2024 - away we go - 

I've been saving thoughts that might make it into my "Resolutions" handbook, and while they are all inspirational, I think I'll be working on - 

1. Staying focused at work for 4 more months

2. Exercise 5x a week

3. Being intentional in all I do.

However - these thoughts will remain a part of my journey - 

We're all just walking each other home. 

Sometimes we are just the collateral damage in someone else's war against themselves. (Lauren Eden)

It's OK to lose your shit sometimes, because if you keep the shit, you end up full of shit. Then you explode and there'll be shit everywhere. It'll be a shit storm, and nobody wants that. 

Daughter, spend your life Loving. Not seeking Love. Ocean need not seek water. (Dr. Jaiya John)

Love is everywhere; Enough for everyone. If we but offer and receive. 

Seriously considering filling my pockets with glitter so when someone near me says something really stupid or rude, I'll just reach into my pocket, with a dead expression, and release the glitter into the sky above their head and watch it shower over them like a baptism of common sense. 

Yet just in case I need reassurance that I'm on the right track - 


For the introvert in me, motivation as I prepare for retirement the first part of May: 

I don't want a career, I want to wear a fancy robe covered in stars and dispense confusing and ambiguous advice to passing travelers from a large stone cottage on the edge of the woods where I live with a parliament of owls.
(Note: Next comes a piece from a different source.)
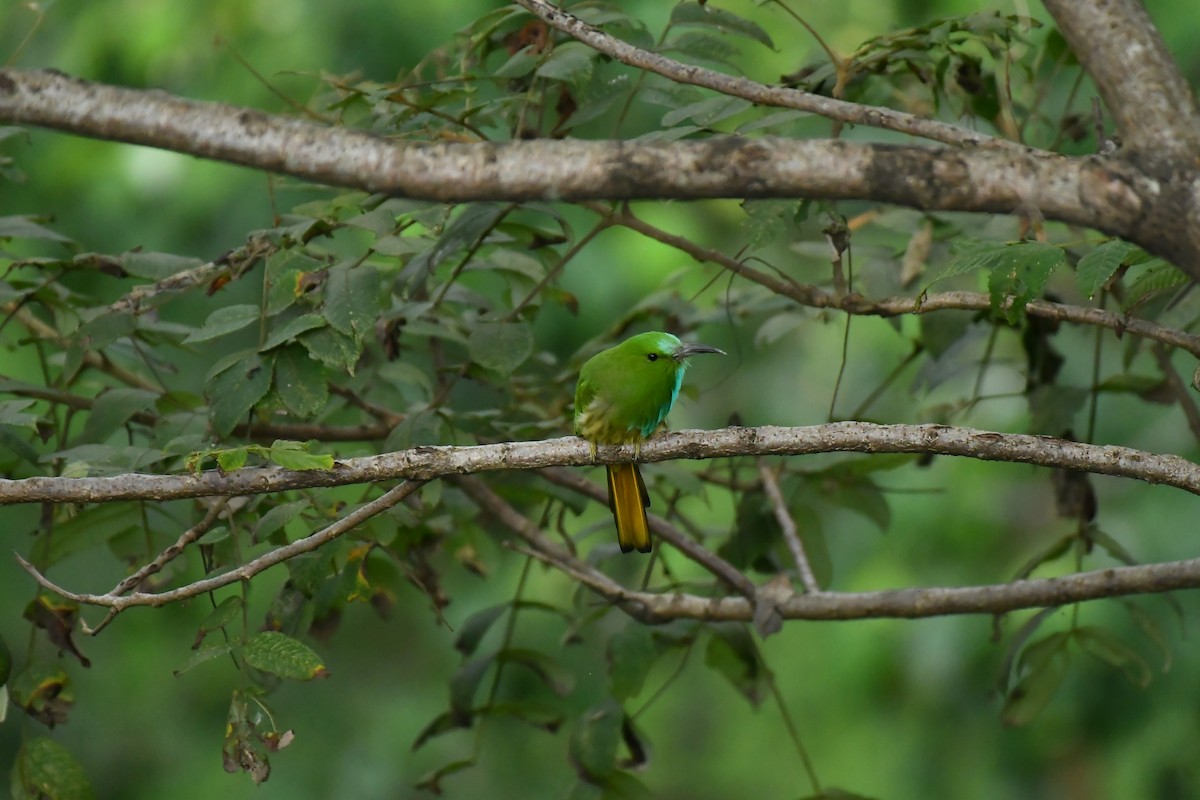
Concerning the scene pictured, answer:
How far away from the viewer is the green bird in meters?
2.53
Thursday, December 28, 2023

Faith - False Hope -



I've had several patients die this month, and I ache for their loved ones who remain. Even for those who have a belief in a Higher Power, the loss can be overwhelming. I see this particularly when the caregiver/loved one is the only family member and has been relied on so much - they basically lose their lives in service, then really don't have a life to move forward with. Lost. As well, I see this with divided families - death can really tear a family apart, rather than unite, which is heart-breaking. 

I've heard these phrases over and over again - "We have faith," and "God will provide." While these sound powerful, as a Latter-day Saint, I am taught faith without works is dead - and the faith may be in behalf of those caring for the loved one, whose works make them competent in their roles, and I should go to God with a specific request, not an open-ended request. I see this often - "We believe in miracles," and so when the patient does not survive, or has been on life-support for weeks, without any improvement, the fault becomes the medical team's, which is a heavy heavy burden. Watching someone decline over weeks, then watching family members be difficult and outright mean or in denial, causes undue harm to not only their loved-one, but also to providers and caregivers. "We have faith," "We believe in miracles," may be simply that their loved on no longer suffers and life-support is withdrawn.